Antibiotics for the Treatment of Irritable Bowel Syndrome

Robert J. Basseri, MD; Stacy Weitsman, MS; Gillian M. Barlow, PhD; Mark Pimentel, MD, FRCP(C)

Robert J. Basseri, MD, Stacy Weitsman, MS, Gillian M. Barlow, PhD, and Mark Pimentel, MD, FRCP(C)

Dr. Basseri, Ms. Weitsman, and Dr. Barlow are affiliated with the GI Motility Program at Cedars-Sinai Medical Center in Los Angeles, California, where Dr. Pimentel serves as Director.

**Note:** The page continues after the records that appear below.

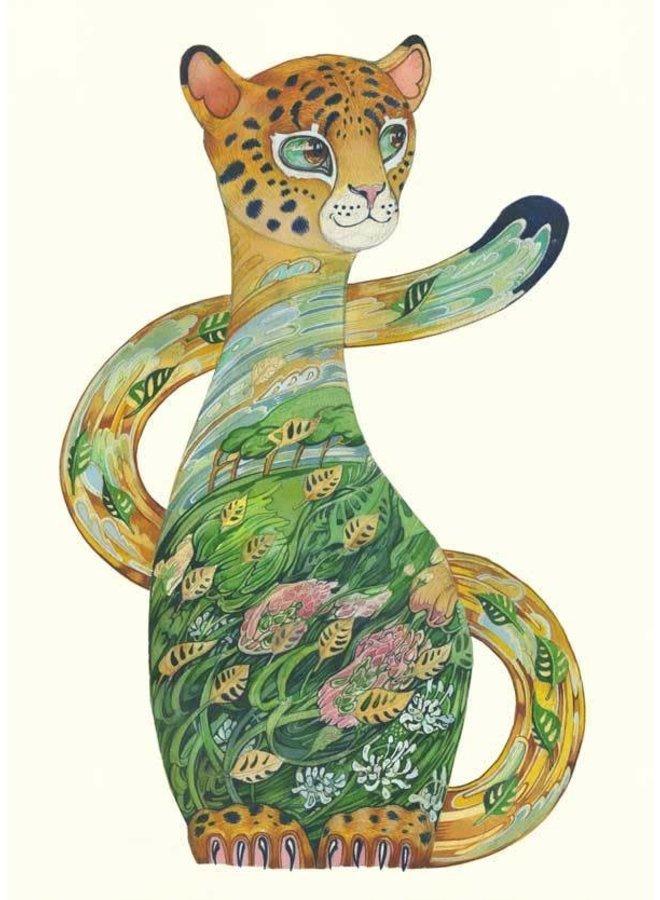 Jaguar Cub Card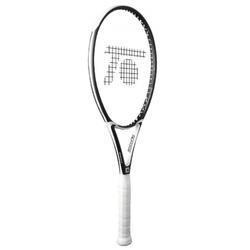 Tennisschläger Topspin Senus X3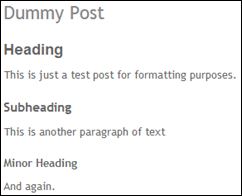 Sample Formatting 3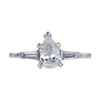 0.81 ct. Pear Cut Solitaire Ring, F, SI2 #3
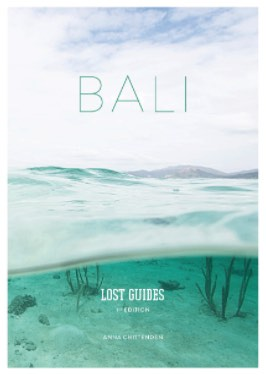 The Lost Guide Bali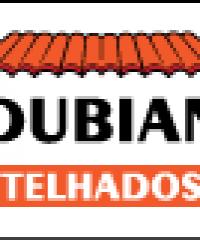 Dubian Telhados – Telhados Em Mauá – SP
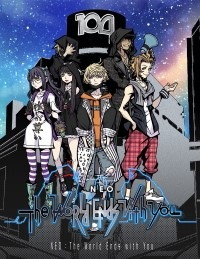NEO: The World Ends with You (PC cover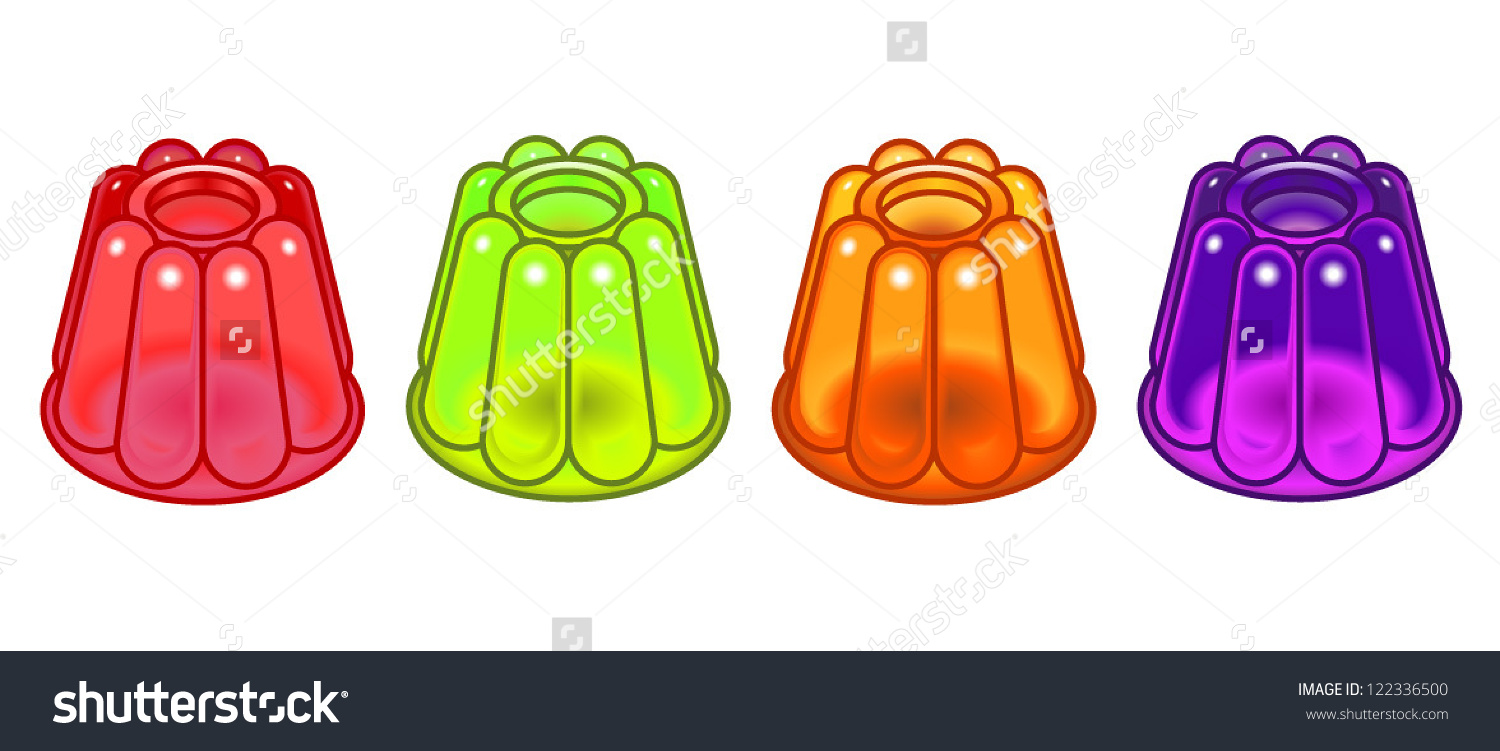 Jellies clipart - Clipground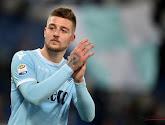 Le PSG prêt à mettre 80 millions d'euros sur le duo Marusic - Milinkovic-Savic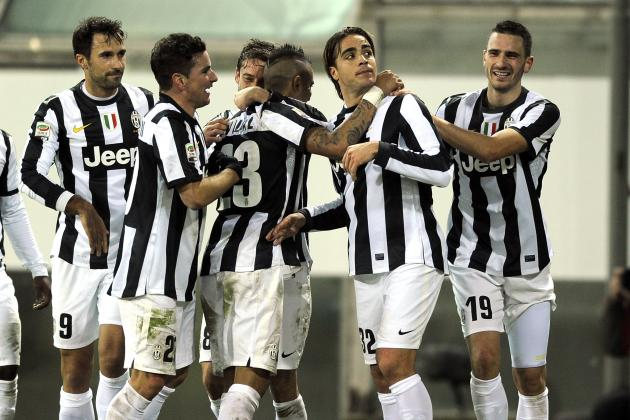 Matri: Goals Will Give Me Confidence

Address correspondence to:

Dr. Mark Pimentel, Director, GI Motility Program, Cedars-Sinai Medical Center , 8730 Alden Drive, Thalians Building, 2nd Floor East Los Angeles, CA 90048; Tel: 310-869-3513; Fax: 310-423-8356; E-mail:

Abstract: Irritable bowel syndrome (IBS) is a common functional gastrointestinal disorder with an estimated worldwide prevalence of 10–20%. IBS can be associated with severe gastrointestinal symptoms, including abdominal pain, bloating, and altered bowel function. Although the causes of IBS remain undefined, recent research has increasingly suggested roles for gut flora in IBS. These roles involve postinfectious IBS, which can occur after a single episode of acute gastroenteritis, and small intestinal bacterial overgrowth, in which elevated populations of aerobic and anaerobic bacteria cause abdominal pain and altered bowel function. More recently, potential roles for methanogens in contributing to IBS subtypes have also been identified. In this paper, we review the different mechanisms by which gut flora may contribute to IBS and also discuss the efficacy and safety of various antibiotic therapies for treating IBS symptoms.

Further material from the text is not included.